Abstract
Previous studies have shown that cigarette smoke-induced inflammation is a key driver of chronic obstructive pulmonary disease (COPD) progression. Sodium butyrate (NaB), a short-chain fatty acid that can be endogenously produced or exogenously supplemented, has been reported to exhibit anti-inflammatory effects. This study investigated the therapeutic effects and mechanisms of NaB in cigarette smoke extract (CSE)-induced inflammation. Through network pharmacology analysis, von Willebrand factor (VWF) was identified as a potential key target of NaB in the regulation of COPD. qRT-PCR and Western blot analysis showed that CSE significantly upregulated VWF expression in human umbilical vein endothelial cells (HUVECs), while NaB treatment markedly suppressed this upregulation. Using small interfering RNA (si-VWF), we knocked down VWF expression in HUVECs and co-cultured these cells with THP-1 cells in CSE-containing medium. ELISA, qRT-PCR, and Western blot analysis revealed that CSE enhanced the inflammatory response and activation of the PI3K-AKT signaling pathway in the THP-1. However, VWF knockdown reversed these effects of CSE. Furthermore, NaB pre-treatment of HUVECs significantly inhibited the inflammatory response and PI3K-AKT signaling activation in THP-1 cells, whereas VWF overexpression partially reversed the inhibitory effects of NaB. This study elucidated the critical regulatory role of VWF in CSE-induced endothelial cell-macrophage crosstalk and demonstrated that NaB suppresses CSE-induced VWF upregulation in HUVECs, thereby mitigating macrophage inflammation.
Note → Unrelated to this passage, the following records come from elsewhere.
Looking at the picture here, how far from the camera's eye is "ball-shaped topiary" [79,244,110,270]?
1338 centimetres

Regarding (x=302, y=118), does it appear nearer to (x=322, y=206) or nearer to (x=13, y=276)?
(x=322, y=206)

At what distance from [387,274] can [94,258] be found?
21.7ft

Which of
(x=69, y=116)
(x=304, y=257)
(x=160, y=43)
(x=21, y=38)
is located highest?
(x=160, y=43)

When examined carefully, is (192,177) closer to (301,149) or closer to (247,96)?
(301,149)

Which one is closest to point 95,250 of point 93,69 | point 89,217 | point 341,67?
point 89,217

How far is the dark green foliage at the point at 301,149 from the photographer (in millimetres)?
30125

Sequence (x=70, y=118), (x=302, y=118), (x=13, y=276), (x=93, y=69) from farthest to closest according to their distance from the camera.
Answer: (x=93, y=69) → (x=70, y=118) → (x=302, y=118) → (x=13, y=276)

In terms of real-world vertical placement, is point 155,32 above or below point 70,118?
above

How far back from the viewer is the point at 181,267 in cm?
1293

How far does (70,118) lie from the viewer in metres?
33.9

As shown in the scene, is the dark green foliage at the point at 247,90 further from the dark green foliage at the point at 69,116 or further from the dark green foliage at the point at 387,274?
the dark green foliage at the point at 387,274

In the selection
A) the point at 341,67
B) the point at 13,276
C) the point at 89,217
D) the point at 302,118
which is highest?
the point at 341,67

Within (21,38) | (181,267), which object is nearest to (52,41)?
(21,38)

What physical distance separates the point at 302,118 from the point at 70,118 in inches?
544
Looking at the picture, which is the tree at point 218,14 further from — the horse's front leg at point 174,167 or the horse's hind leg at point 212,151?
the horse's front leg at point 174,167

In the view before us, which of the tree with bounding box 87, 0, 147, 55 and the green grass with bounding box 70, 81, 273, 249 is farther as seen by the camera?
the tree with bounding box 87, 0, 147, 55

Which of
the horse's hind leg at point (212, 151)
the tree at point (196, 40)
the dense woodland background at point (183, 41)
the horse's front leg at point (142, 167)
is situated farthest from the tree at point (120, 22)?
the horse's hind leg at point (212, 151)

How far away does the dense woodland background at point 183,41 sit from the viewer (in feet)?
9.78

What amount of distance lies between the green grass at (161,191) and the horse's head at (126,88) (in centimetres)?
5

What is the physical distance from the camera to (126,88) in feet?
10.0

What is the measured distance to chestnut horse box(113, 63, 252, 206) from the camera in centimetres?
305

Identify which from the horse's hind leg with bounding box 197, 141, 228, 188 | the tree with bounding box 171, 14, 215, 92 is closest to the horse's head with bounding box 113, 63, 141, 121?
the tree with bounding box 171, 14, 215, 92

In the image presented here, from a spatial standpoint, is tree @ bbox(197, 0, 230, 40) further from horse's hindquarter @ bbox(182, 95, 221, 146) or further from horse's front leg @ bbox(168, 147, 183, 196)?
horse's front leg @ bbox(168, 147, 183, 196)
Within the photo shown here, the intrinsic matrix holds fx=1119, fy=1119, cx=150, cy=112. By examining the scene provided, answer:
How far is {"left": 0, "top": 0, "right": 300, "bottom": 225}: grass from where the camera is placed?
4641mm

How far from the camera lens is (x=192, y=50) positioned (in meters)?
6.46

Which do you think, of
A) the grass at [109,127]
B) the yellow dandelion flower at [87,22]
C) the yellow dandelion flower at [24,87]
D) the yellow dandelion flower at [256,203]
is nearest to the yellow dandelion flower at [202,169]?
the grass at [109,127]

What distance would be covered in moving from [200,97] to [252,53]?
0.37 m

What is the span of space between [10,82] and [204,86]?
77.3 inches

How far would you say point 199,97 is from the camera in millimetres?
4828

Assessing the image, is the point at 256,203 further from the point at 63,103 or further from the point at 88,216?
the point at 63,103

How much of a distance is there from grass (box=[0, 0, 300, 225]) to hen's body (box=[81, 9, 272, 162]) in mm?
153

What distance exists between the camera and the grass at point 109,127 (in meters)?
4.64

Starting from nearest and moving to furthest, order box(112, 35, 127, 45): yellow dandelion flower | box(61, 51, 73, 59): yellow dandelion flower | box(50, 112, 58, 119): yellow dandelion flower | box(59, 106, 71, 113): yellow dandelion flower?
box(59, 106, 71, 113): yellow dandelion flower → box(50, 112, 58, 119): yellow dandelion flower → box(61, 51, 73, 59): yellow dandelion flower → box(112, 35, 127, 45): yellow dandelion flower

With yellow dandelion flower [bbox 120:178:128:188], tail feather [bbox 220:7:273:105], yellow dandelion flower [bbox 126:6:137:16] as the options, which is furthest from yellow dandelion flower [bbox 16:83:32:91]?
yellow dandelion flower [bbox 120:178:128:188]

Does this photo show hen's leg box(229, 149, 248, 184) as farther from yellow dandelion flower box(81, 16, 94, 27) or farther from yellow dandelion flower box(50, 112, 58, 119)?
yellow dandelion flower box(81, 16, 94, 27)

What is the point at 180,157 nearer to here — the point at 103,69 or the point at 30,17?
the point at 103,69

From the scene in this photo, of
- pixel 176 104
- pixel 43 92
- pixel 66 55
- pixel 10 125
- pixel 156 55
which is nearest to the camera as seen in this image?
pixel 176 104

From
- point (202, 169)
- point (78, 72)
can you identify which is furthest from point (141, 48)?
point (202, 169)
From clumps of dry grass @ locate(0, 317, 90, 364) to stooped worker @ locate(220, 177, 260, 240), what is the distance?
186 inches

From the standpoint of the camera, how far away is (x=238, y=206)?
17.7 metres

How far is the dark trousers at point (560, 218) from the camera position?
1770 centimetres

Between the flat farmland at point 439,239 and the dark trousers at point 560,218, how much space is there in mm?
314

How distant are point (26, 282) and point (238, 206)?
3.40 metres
Our findings reveal a novel mechanism by which NaB inhibits CSE-induced inflammation and highlight the therapeutic potential of NaB in COPD.
Supplementary Information:
The online version contains supplementary material available at 10.1186/s12931-025-03338-y.
Keywords:
Cigarette smoke extract; Endothelial cells; Macrophages; Sodium butyrate; VWF.